Трибуц расположился за гигантским гранитным валуном выше человеческого роста. И ничего, кроме карт и телефонов, вокруг него не было.

В нескольких десятках метров отсюда, в землянке, располагался штаб Кронштадтского морского оборонительного района, откуда отдавались команды на корабли. Рядом с нами, чуть впереди, - это я потом уже обнаружил, - стояла артиллерийская батарея, пушки, замаскированные ветками, и солдаты возле своих детищ в ожидании команды открыть огонь.

Поначалу была тишина, голубое небо, тихое, ни малейшего шороха воды - этакая странная идиллия. Только слышался глухой отрывистый и всегда повелительный голос адмирала:

- Михаил Иванович, скоро концерт начнется? Это было обращение к командующему авиацией генералу М. И. Самохину.

Должно быть, Самохин ответил положительно, потому что Владимир Филиппович довольно улыбнулся:

- Ну очень хорошо. Я так и знал!

Долго велись переговоры с Раллем насчет того, чтобы иметь в резерве корабли на случай необходимой помощи. Ралля адмирал называл на «вы» с особой почтительностью и уважением. Он был старше Трибуца, воспитал не одно поколение моряков, считался одним из крупных специалистов на флоте, был ценим и уважаем. Впоследствии, в трудах адмирала Трибуца, мы найдем и такое признание: «Мнение Юрия Федоровича (Ралля. - Н. М.) было для меня всегда ценно. Я привык прислушиваться к его умным советам еще тогда, когда он был начальником штаба флота».

В последние часы и даже минуты адмирал поддерживал связь по телефону со своими подчиненными, в том числе с артиллеристами дальнобойных пушек, прикативших из Ленинграда на платформах, что называется, своим ходом.

Десанты должны были высаживаться одновременно на всех трех островах. А на тот случай, если противник попытается ввести в бой свои морские силы, стояли в готовности наши торпедные катера отряда прикрытия, ими командовал капитан второго ранга И. М. Зайдулин.

Адмирал еще раз убедился, что все на своих местах, все находится в полной готовности.

Записанные сведения
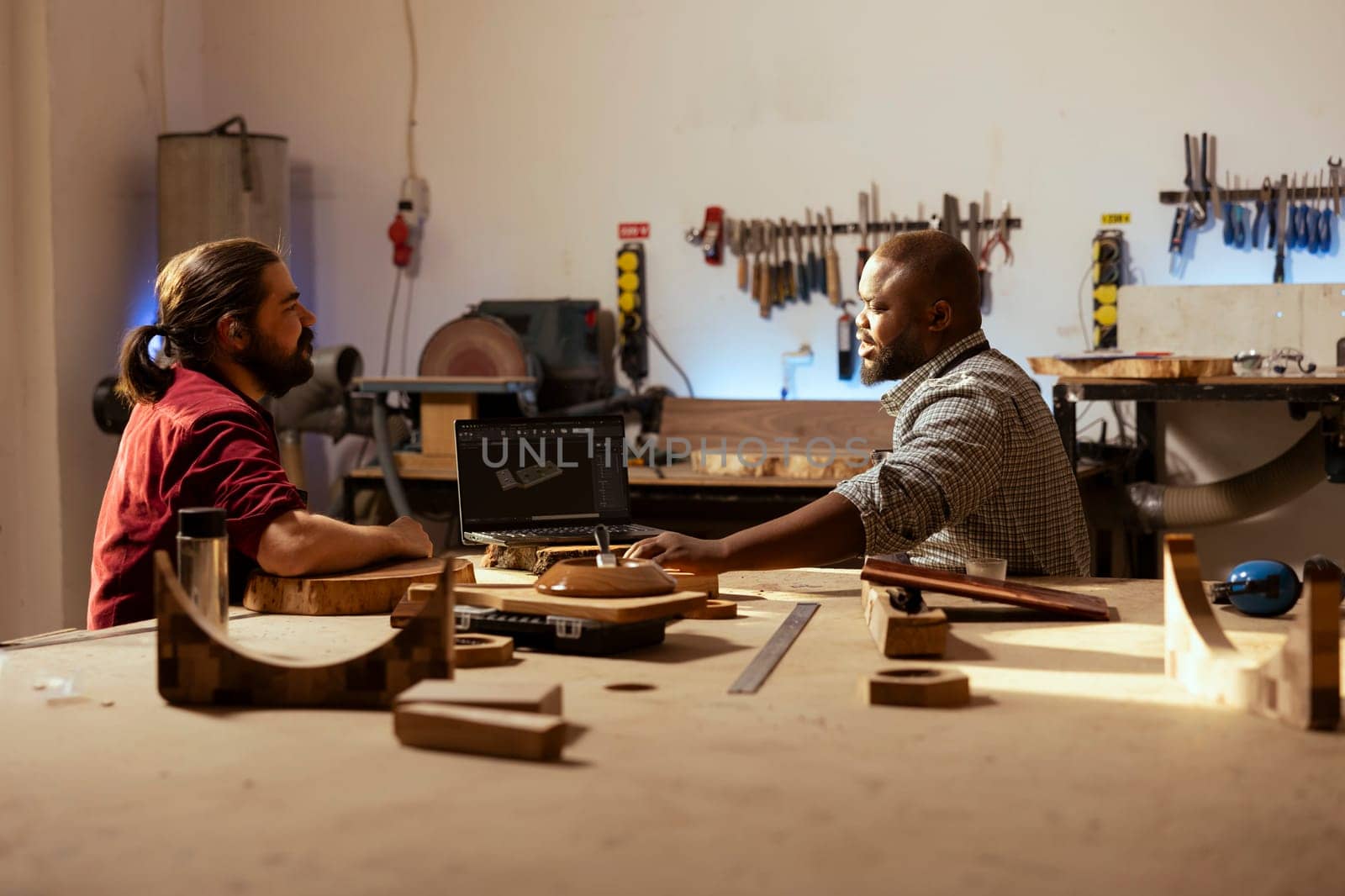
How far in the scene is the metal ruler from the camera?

Инструкции к упражнению
1. Кто, согласно отрывку об адмирале Трибуце, командовал торпедными катерами отряда прикрытия?
2. Подхватите отрывок об адмирале Трибуце и напишите продолжение, начиная сразу после его последнего предложения.

Ответы по заданиям
1. Капитан второго ранга И. М. Зайдулин.

2.
Еще какое-то короткое время можно было наслаждаться тишиной, хотя катера и десантные тендера с людьми и техникой уже двигались, держа курс на острова, противник их не обнаружил. Но вот в какой-то миг в небе появились наши штурмовики и бомбардировщики, они пронеслись над нами, и буквально через минуту-две донеслись громы взрывов бомб. Даже без бинокля отчетливо виделись столбы густого черного дыма, взлетевшие над островом Теркарсаари, что был самым ближним к нам…

Адмирал, не отрываясь от бинокля, долго и сосредоточенно рассматривал, что там впереди. Вскоре над водой поплыло облако дыма - это катера-дымозавесчики под командованием лихого Николая Николаевича Амель-ко сделали свое дело. Воздух наполнился гулом самолетов, громом артиллерии, взрывами на острове и тарахтением моторов, тендеров и бронекатеров. Противник не дремал. Его батареи открыли ураганный огонь. Несколько снарядов взорвались поблизости от валунов, и тогда член Военного совета А. Д. Вербицкий крикнул нам: «Ложитесь, дураков осколки любят». Обстрел еще не кончился, как пришло известие, что шоферы командующего и члена Военного совета ранены, им оказана помощь.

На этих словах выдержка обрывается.